Extract to read: Begin

On 27 June, the Council and the European Parliament reached a provisional agreement about better protection for workers from
the risks related to being exposed to asbestos. Now the ambassadors from the
member states in the Permanent Representatives Committee have to approve the
agreement before the directive’s text is adapted accordingly and finally
adopted in the next council meeting. After that, the member states have two
years to implement the modified directive with the exception of the obligation
to introduce electron microscopy; as the member states are to be given six
years for this.
The road to agreement
On 28 September 2022, the EC submitted its Proposal for an amendment to
Directive 2009/148/EU about protecting
workers from the risks related to being exposed to asbestos at work. On 27
April 2023, the Committee on Employment and Social Affairs adopted its report and a decision about opening inter-institutional negotiations and
the mandate was finally approved in the European Parliament in May 2023. The
Council had already agreed on their Position on 8 December 2022 that was largely in line with the EC’s ideas.

Extract to read: End

Required tasks:
1. According to the text about the asbestos directive, how long do member states have to introduce electron microscopy?
2. Carry on the text about protecting workers from asbestos, starting after its last sentence.
The records that come next have no connection to the text about the asbestos directive.

Information given: Begin

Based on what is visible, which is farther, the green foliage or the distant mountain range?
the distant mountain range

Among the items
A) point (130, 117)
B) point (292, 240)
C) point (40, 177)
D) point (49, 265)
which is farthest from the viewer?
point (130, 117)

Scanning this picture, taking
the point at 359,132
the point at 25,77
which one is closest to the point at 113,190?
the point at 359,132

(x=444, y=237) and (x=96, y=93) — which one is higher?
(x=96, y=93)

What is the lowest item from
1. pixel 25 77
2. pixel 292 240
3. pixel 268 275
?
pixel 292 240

Information given: End
Information given: Begin

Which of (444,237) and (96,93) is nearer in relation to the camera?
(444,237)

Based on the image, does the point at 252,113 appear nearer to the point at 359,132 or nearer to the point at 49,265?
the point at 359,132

Information given: End
Information given: Begin

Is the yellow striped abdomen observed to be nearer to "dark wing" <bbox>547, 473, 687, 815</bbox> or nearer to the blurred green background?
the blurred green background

Information given: End

Answers per task:
1. Six years.

2.
An agreement was reached after four rounds of trialogue, even
though the positions of the European Parliament and the Council initially
seemed irreconcilable. One of the reasons for this was that the European
Parliament wanted to reduce the occupational exposure limit value from 0.1
fibres per cm³ (f/cm³) to 0.01 f/cm³ without a transition period. The European
Parliament also wanted to change the detection methodology much faster than the
EC and the council wanted to. According to the ideas of the European
Parliament, the transition should take place in four years and after the
introduction of the new measurement technology, the limit value could then be
reduced to 0.001 f/cm³. In addition to these main demands, there were other MEP
requirements on which agreement could now be reached.
The maximum exposure value would be reduced to 0.01 f/ cm3. This value
will be measured by electron microscopy in the future and it will replace the
previous phase-contrast microscopy. Thin asbestos fibres can also be measured
using the new measuring method. The transitional period for the method change
is a maximum of six years, whereas the EC's original proposal was seven years.
Two options will be are allowed after electron microscopy is introduced:
- Thin asbestos
fibres will also be measured. In this case, the maximum exposure value remains
at 0.01 f/cm³.
- Thin asbestos
fibres will not be measured. In this case, the maximum exposure value is
reduced to 0.002 f/cm³.
Improved prevention and protection measures were also agreed upon.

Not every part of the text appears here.